How to serialize a Scala object to Json which already contains some Json

Question

I have the following object which I am serializing to json using Circe

case class Person(name: String, data: String)
val x = Person("test", s"""{"a": 10, "b":"foo"}""")
import io.circe._, io.circe.generic.auto._, io.circe.parser._, io.circe.syntax._
println(x.asJson)

The output of the statement above is

{
  "name" : "test",
  "data" : "{\"a\":10, \"b\":\"foo\"}"
}

but the output I want is

{
    "name": "test",
    "data": {
        "a": 10,
        "b": "foo"
    }
}

I get the data for the data field from a json based data store. I want to pass it through (so I don't want to unmarshall it into a scala object, only to demarshall it again into json. that marshall/demarshall is a waste of CPU on my server.

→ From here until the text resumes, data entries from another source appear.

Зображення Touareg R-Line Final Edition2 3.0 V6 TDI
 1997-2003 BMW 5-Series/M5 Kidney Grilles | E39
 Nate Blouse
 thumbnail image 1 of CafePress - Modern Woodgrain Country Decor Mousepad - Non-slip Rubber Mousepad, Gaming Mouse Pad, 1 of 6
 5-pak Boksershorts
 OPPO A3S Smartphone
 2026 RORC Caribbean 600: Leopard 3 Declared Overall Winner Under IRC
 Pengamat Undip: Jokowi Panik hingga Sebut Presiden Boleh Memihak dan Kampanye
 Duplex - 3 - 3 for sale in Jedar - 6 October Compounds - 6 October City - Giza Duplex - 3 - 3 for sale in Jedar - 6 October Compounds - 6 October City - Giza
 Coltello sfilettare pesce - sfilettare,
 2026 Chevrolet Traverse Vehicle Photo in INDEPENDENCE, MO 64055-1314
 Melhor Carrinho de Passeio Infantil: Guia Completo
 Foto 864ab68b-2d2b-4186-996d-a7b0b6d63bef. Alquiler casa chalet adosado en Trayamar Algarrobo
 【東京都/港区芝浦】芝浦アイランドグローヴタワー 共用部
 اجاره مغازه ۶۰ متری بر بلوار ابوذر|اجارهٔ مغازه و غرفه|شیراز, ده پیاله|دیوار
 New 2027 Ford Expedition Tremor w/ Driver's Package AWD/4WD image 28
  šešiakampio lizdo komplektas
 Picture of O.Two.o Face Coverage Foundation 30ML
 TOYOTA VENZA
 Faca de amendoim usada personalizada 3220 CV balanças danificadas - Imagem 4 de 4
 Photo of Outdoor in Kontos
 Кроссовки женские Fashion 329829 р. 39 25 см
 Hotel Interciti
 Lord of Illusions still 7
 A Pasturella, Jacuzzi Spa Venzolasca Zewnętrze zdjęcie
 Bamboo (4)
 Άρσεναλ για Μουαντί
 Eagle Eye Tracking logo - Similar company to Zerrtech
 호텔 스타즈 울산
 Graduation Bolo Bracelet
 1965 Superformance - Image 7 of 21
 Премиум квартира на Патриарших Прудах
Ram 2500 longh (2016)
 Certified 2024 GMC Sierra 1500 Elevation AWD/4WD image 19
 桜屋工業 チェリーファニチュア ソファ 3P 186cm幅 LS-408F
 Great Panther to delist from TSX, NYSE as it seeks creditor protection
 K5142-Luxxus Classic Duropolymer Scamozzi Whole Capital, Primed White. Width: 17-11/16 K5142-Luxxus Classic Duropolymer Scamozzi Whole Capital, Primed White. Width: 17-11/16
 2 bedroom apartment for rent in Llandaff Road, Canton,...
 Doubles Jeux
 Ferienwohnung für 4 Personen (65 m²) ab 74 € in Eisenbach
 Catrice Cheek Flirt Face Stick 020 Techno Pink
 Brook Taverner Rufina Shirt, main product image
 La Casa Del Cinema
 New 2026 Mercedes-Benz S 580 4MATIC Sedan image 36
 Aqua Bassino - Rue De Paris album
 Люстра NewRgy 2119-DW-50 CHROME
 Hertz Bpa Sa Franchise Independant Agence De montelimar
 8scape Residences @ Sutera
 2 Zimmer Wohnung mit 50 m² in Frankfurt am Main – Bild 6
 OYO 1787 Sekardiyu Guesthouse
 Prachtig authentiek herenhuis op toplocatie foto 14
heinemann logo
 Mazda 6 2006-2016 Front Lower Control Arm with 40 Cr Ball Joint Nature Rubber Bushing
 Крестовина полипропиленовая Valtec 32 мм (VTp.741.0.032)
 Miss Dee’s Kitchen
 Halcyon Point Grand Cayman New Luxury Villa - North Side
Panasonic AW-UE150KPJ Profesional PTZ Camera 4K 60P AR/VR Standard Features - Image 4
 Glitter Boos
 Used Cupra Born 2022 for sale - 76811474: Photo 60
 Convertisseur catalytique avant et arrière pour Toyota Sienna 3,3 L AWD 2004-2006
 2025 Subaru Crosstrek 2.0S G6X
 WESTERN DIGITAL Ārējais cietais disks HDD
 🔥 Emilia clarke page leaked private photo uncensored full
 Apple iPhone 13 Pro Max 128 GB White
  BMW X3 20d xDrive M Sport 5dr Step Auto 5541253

So how do I handle such data?

Answer 1

Well, you can write your own Encoder implementation, e.g.:

import io.circe.{Encoder, Json}
import io.circe.jawn.parse

case class Person(name: String, data: String)

implicit val personEncoder: Encoder[Person] = new Encoder[Person] {
  override def apply(person: Person): Json = {
    val name = Json.fromString(person.name)
    val data = parse(person.data) match {
      case Left(_)      => Json.obj()
      case Right(value) => value
    }
    Json.obj("name" -> name, "data" -> data)
  }
}

As a matter of the fact, you have pretty unusual case - one of the fields is a String, that you need to parse, before you put it as a child Json node. Error failure need to be handled somehow - I used empty object, but that isn't necessarily what you would like to use.

If you want to omit the deserialization step... that is not possible. You are building tree of JSON nodes with defined behavior. String cannot suddenly be treated like Json object.